━━━━━ Text ━━━━━

January 17



395 A bad day for the Roman Empire

The death of the Roman emperor Theodosius I (347-395) meant the permanent separation of the eastern and western halves of the realm and his succession by a pair of nitwit sons unable to deal with the barbarian incursions.

Theodosius was a general and politician who emerged as emperor out of the civil wars that followed the death of Valens who died in 378 battling the Visigoths. His reign was extremely consequential. On the positive side he summoned the First Council of Constantinople which established Trinitarian orthodoxy; he suppressed pagan sacrifices, gladiatorial games, child slavery, and the Olympic Games. His massacre of civilians in Thessalonika led to his excommunication by Ambrose, Bishop of Milan. Theodosius was forced (above) to repent and beg forgiveness before being allowed the sacraments, an act which clergy over the centuries used as an example of the supremacy of the Church over the State.

His death in 395 led to the empire being split between incompetent sons, Honorius in the West and Arcadius in the East.

December 27


1911 The first performance of the Indian national anthem

Written in Bengali by Nobel Prize winning poet Rabindranath Tagore, the song  “Jana Gana Mana” was first sung at a meeting of the Indian National Congress. After independence, it was adopted as the Indian national anthem. In English the first verse proclaims:

Thou art the rulers of the minds of all people,

Dispenser of India’s destiny.

Thy name rouses the hearts of Punjab, Sindh , Gujarat and Maratha,

Of the Dravida and Orissa and Bengal;

It echoes in the hills of the Vindhyas and Himalayas,

mingles in the music of Yamuna and Ganga and is chanted by

the waves of the Indian Sea.

They pray for the blessing and sing thy praise.

The saving of all people waits in the hand,

thou dispenser of India’s destiny,

Victory, victory, victory to thee.

December 26



The largest mass execution in American history

In the summer of 1862, a number of Sioux tribes in Minnesota and the Dakota Territory rose up in a violent protest against their mistreatment by American government agents. Encroaching settlements had reduced their ability to hunt for food and promised supplies did not arrive, leaving the natives starving. On August 17, a hunting party of Sioux massacred 5 settlers, an act which encouraged a Dakota war council under Little Crow to sanction an all-out war which they hoped would drive the white man from their territory. Indian agencies were attacked, farm families were killed, detachments of troops were defeated and a number of towns were burnt to the ground. Trade on the Red River between Winnipeg and St Paul was halted and travel on the roads became too dangerous.

━━━━━

**Actions to take:**
(a) In the history entries, who excommunicated Theodosius for the massacre of civilians in Thessalonika?
(b) Reproduce the stretch of the history entries that opens with the words "the waves of" and closes with "victory to thee.".
Base your work only on the history entries above.

━━━━━ Listed entries ━━━━━

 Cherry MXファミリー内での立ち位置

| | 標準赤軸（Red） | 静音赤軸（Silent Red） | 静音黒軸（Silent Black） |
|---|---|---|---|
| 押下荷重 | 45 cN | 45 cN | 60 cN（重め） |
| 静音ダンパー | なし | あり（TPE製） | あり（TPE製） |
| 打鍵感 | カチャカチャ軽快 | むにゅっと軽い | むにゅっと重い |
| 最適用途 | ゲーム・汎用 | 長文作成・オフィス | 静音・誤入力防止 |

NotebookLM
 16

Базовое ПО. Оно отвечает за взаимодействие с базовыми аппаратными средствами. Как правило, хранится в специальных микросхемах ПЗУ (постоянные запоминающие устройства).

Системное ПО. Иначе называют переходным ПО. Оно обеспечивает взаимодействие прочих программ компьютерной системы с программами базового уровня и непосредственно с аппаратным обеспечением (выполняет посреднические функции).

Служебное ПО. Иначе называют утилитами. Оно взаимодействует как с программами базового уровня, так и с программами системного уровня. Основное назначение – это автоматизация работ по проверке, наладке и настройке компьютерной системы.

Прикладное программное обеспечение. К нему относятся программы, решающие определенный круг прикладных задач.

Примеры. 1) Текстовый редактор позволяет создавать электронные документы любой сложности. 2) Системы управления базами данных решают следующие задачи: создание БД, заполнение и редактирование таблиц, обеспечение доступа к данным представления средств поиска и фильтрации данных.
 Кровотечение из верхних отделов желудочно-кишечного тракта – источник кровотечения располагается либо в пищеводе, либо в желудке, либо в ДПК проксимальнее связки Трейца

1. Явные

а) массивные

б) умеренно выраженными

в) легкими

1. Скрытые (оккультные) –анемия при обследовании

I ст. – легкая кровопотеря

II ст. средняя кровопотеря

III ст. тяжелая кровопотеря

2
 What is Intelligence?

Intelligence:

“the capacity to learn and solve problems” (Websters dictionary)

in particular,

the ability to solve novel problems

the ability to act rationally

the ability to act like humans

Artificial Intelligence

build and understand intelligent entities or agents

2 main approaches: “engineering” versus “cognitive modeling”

━━━━━

**Your responses:**
(a) Ambrose, Bishop of Milan.

(b)
the waves of the Indian Sea.

They pray for the blessing and sing thy praise.

The saving of all people waits in the hand,

thou dispenser of India’s destiny,

Victory, victory, victory to thee.